Dez pessoas, no mínimo, participaram da ação criminosa, conforme concluíram as investigações da PF. Além do uniforme da concessionária de energia, alguns ladrões vestiam farda da Polícia Militar. A vigilante e o faxineiro disseram que não tiveram muito contato com os criminosos, porque logo foram levados para uma sala, de onde apenas ouviram o barulho das ferramentas usadas no arrombamento dos cofres. As armas e munições também estavam guardadas em um compartimento deste tipo.

Apenas um fragmento datiloscópico com qualidade técnica suficiente foi coletado, sendo inserido no Sistema de Identificação Automatizada de Impressões Digitais. Ele ainda não possibilitou a apuração de autoria. A “revelação surpreendente” veio do exame de comparação genética do material arrecadado na lata de cerveja com um swab (cotonete longo e estéril), graças ao “desdobro da autoridade policial que presidiu o inquérito e à tecnologia empregada no manuseio dos bancos de dados”, frisou Torres.

Segundo o membro do MPF, o concurso de pessoas, a restrição da liberdade das vítimas e a ameaça exercida com o uso de arma de fogo agravaram o roubo.

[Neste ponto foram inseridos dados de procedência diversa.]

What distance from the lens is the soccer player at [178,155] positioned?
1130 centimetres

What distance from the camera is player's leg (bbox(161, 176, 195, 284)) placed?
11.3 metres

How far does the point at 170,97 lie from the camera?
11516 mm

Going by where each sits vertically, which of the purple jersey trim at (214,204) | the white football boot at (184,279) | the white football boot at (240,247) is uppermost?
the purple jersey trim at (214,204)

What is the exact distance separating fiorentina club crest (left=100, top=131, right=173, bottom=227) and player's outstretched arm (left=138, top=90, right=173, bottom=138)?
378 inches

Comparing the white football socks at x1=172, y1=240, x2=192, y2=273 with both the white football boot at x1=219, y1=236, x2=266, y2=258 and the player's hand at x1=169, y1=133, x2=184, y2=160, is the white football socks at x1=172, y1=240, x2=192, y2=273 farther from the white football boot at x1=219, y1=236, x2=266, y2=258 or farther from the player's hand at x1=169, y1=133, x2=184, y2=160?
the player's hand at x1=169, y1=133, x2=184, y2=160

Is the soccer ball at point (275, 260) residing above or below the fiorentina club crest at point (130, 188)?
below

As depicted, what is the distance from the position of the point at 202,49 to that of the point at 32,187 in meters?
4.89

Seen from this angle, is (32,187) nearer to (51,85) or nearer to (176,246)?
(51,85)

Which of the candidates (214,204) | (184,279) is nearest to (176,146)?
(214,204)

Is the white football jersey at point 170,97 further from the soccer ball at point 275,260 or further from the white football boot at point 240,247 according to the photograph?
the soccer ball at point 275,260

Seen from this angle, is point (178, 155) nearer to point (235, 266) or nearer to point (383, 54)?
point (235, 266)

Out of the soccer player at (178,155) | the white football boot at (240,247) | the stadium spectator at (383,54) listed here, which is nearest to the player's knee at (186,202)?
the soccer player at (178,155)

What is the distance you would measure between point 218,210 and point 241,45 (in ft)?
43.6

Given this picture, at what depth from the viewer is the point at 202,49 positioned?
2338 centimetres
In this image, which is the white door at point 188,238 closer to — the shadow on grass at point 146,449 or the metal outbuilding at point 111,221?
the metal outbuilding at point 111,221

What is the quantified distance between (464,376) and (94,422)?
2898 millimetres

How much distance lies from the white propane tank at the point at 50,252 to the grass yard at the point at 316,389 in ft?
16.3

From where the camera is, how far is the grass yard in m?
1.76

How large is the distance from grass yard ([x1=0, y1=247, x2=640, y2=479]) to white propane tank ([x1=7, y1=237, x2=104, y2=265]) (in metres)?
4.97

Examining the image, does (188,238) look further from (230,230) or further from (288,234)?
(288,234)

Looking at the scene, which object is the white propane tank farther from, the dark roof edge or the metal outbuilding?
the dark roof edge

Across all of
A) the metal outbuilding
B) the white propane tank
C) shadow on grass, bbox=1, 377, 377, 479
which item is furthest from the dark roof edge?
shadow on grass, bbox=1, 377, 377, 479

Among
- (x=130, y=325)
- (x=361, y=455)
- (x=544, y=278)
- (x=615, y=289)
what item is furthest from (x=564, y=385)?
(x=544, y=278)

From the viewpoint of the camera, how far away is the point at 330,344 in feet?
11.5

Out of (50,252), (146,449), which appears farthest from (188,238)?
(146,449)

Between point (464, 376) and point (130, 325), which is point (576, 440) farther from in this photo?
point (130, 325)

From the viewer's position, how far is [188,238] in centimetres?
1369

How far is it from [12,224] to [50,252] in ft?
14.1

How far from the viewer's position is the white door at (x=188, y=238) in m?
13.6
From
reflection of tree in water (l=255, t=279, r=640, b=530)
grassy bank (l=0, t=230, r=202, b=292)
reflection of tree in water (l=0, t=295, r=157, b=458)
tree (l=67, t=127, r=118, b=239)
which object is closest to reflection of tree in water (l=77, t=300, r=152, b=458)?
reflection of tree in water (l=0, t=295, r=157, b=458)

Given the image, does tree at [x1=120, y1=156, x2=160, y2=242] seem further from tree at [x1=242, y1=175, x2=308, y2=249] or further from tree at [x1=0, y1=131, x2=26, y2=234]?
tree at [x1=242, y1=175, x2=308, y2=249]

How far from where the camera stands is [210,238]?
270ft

O delito de integrar organização criminosa decorreu do fato de o grupo possuir “estrutura ordenada e caracterizada pela divisão de tarefas” para a prática de delitos puníveis com reclusão superior a quatro anos. Manipulação de fechaduras, corte de energia, arrombamento de cofres e uso de uniformes de empresas e da PM seriam algumas dessas tarefas.

Caso parecido
Perícia de DNA também associou Chiquinho à tentativa de roubo a uma empresa instalada em um edifício no Itaim Bibi, bairro nobre de São Paulo, no dia 6 de janeiro de 2019. No local há cerca de 400 cofres de aluguel e ladrões só não levaram os bens e dinheiro que neles estavam porque policiais militares chegaram ao prédio. Um assaltante foi preso e os demais fugiram após perseguição e trocas de tiros. Dois populares foram baleados na rua. Os criminosos usavam carros roubados e portavam fuzis.

“Apesar do insucesso da empreitada criminosa em circunstancias alheias à vontade dos agentes, não se pode deixar de afirmar que nos deparamos com uma organização criminosa.” Esta informação consta de relatório do delegado da Polícia Civil que investiga o caso. Segundo ele, os bandidos usavam “roupas táticas apropriadas para combate, inclusive com o uso de coletes balísticos”. Para executar a ação, os ladrões locaram por R$ 27 mil um conjunto no mesmo edifício. O pagamento foi antecipado e em espécie.

CEF indeniza
Sob a alegação de sigilo das investigações, a Caixa não divulgou a quantidade de joias roubadas. Segundo o Departamento de Proteção e Defesa do Consumidor de Santos (Procon), mais de 3.000 pessoas procuraram o órgão para dizer que penhoraram bens na agência assaltada. A CEF ressarciu quase a totalidade dos clientes em 150% do valor das peças, conforme contrato com eles celebrado no ato do empenho. Porém, as quantias pagas desagradaram a maioria das vítimas.

Os insatisfeitos procuraram o Procon em busca de uma renegociação com a Caixa, que não aceitou rediscutir os valores. De acordo com o órgão de proteção ao consumidor, em operações de penhora, os bens são avaliados por preços abaixo do mercado. Muitos clientes reclamam que suas peças são herança de família e têm valor sentimental inestimável, devendo tais circunstâncias serem consideradas no momento da fixação das indenizações.